→ **Task instructions**
Give every line below again, exactly.

→ **Spatial question records**
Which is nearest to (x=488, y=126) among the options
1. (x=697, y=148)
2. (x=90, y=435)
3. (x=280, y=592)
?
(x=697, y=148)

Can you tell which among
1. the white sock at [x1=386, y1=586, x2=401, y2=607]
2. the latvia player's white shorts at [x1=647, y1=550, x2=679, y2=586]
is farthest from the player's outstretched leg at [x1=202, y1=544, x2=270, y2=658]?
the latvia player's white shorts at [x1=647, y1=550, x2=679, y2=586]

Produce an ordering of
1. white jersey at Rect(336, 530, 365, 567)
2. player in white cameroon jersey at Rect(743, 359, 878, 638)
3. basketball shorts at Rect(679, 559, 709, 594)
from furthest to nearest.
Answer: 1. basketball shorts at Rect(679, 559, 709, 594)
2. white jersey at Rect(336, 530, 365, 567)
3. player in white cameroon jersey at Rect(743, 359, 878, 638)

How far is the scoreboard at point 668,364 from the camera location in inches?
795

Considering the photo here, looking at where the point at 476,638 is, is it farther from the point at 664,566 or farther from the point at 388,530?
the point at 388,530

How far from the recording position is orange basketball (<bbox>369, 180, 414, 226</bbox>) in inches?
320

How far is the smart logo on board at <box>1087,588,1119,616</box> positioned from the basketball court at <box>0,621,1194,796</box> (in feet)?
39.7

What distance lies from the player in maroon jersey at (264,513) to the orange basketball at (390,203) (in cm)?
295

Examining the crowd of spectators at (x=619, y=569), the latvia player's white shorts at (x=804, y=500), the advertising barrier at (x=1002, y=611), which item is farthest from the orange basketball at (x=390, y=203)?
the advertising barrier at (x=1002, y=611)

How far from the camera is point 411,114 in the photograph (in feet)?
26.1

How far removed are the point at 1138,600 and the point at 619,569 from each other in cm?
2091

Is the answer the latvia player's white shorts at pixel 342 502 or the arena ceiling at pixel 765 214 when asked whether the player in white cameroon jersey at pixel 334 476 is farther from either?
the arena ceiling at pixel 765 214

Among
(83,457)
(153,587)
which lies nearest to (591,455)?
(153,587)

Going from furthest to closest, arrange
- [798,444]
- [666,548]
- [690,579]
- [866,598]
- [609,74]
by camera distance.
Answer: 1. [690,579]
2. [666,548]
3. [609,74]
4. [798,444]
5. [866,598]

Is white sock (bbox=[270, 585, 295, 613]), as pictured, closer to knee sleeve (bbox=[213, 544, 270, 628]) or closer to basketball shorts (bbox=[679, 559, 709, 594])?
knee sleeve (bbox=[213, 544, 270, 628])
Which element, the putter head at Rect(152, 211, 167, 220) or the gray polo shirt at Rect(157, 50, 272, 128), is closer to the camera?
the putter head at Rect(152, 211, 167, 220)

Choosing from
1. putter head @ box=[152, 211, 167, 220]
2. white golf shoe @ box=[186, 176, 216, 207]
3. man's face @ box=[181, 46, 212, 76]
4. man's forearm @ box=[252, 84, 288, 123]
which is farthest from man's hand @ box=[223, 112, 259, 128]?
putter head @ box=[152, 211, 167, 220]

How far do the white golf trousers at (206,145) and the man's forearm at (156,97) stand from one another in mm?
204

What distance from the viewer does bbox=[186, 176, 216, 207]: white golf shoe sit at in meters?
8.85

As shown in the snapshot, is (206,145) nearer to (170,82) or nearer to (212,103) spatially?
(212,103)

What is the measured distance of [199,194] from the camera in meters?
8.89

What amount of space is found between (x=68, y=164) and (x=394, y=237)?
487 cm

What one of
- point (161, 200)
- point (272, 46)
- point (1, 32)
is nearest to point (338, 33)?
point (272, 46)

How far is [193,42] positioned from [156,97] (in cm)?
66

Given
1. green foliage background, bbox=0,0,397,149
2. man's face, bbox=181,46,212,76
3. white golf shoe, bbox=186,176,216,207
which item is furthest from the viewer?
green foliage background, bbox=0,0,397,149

→ **Task result**
Which is nearest to (x=488, y=126) among the options
1. (x=697, y=148)
2. (x=90, y=435)
3. (x=280, y=592)
?
(x=697, y=148)

Can you tell which among
1. the white sock at [x1=386, y1=586, x2=401, y2=607]
2. the latvia player's white shorts at [x1=647, y1=550, x2=679, y2=586]
is farthest from the player's outstretched leg at [x1=202, y1=544, x2=270, y2=658]?
the latvia player's white shorts at [x1=647, y1=550, x2=679, y2=586]

Produce an ordering of
1. white jersey at Rect(336, 530, 365, 567)
2. player in white cameroon jersey at Rect(743, 359, 878, 638)
3. basketball shorts at Rect(679, 559, 709, 594)
from furthest to nearest.
Answer: 1. basketball shorts at Rect(679, 559, 709, 594)
2. white jersey at Rect(336, 530, 365, 567)
3. player in white cameroon jersey at Rect(743, 359, 878, 638)

How far is the scoreboard at point 668,364 from the camera location in inches?
795

Considering the photo here, looking at where the point at 476,638 is, is it farther from the point at 664,566 or farther from the point at 388,530?
the point at 388,530

How far from the recording position is orange basketball (<bbox>369, 180, 414, 226</bbox>) in inches?
320

How far is the smart logo on board at <box>1087,588,1119,616</box> positioned from the basketball court at <box>0,621,1194,796</box> (in feet)?
39.7

What distance lies from the player in maroon jersey at (264,513) to the orange basketball at (390,203) (in cm)?
295

Examining the crowd of spectators at (x=619, y=569), the latvia player's white shorts at (x=804, y=500), the advertising barrier at (x=1002, y=611), which item is farthest from the orange basketball at (x=390, y=203)?
the advertising barrier at (x=1002, y=611)

How far from the camera is point 411,114 in the photograph (in feet)?
26.1

How far removed are the point at 1138,600 and the point at 619,569 from each other in cm?
2091

Is the answer the latvia player's white shorts at pixel 342 502 or the arena ceiling at pixel 765 214 when asked whether the player in white cameroon jersey at pixel 334 476 is farther from either?
the arena ceiling at pixel 765 214

Among
(83,457)
(153,587)
which lies nearest to (591,455)?
(153,587)

Going from furthest to closest, arrange
- [798,444]
- [666,548]
- [690,579]
- [866,598]
- [609,74]
by camera distance.
Answer: 1. [690,579]
2. [666,548]
3. [609,74]
4. [798,444]
5. [866,598]

Is white sock (bbox=[270, 585, 295, 613]), as pictured, closer to knee sleeve (bbox=[213, 544, 270, 628]) or closer to basketball shorts (bbox=[679, 559, 709, 594])?
knee sleeve (bbox=[213, 544, 270, 628])
Which element, the putter head at Rect(152, 211, 167, 220) or the gray polo shirt at Rect(157, 50, 272, 128), is closer to the camera?
the putter head at Rect(152, 211, 167, 220)

Choosing from
1. putter head @ box=[152, 211, 167, 220]
2. white golf shoe @ box=[186, 176, 216, 207]
3. man's face @ box=[181, 46, 212, 76]
4. man's forearm @ box=[252, 84, 288, 123]
which is farthest from man's hand @ box=[223, 112, 259, 128]?
putter head @ box=[152, 211, 167, 220]

How far do the white golf trousers at (206,145) and the man's forearm at (156,97) stand from one another in mm?
204

What distance from the viewer does bbox=[186, 176, 216, 207]: white golf shoe sit at in meters?
8.85

As shown in the snapshot, is (206,145) nearer to (170,82) or nearer to (212,103) spatially?
(212,103)

What is the measured distance of [199,194] from the camera in meters?
8.89

What amount of space is found between (x=68, y=164) and (x=394, y=237)?
487 cm

What one of
- point (161, 200)
- point (272, 46)
- point (1, 32)
is nearest to point (338, 33)?
point (272, 46)

How far is [193,42] positioned from [156,97] (in cm)?
66

Given
1. green foliage background, bbox=0,0,397,149
2. man's face, bbox=181,46,212,76
3. white golf shoe, bbox=186,176,216,207
which item is furthest from the viewer?
green foliage background, bbox=0,0,397,149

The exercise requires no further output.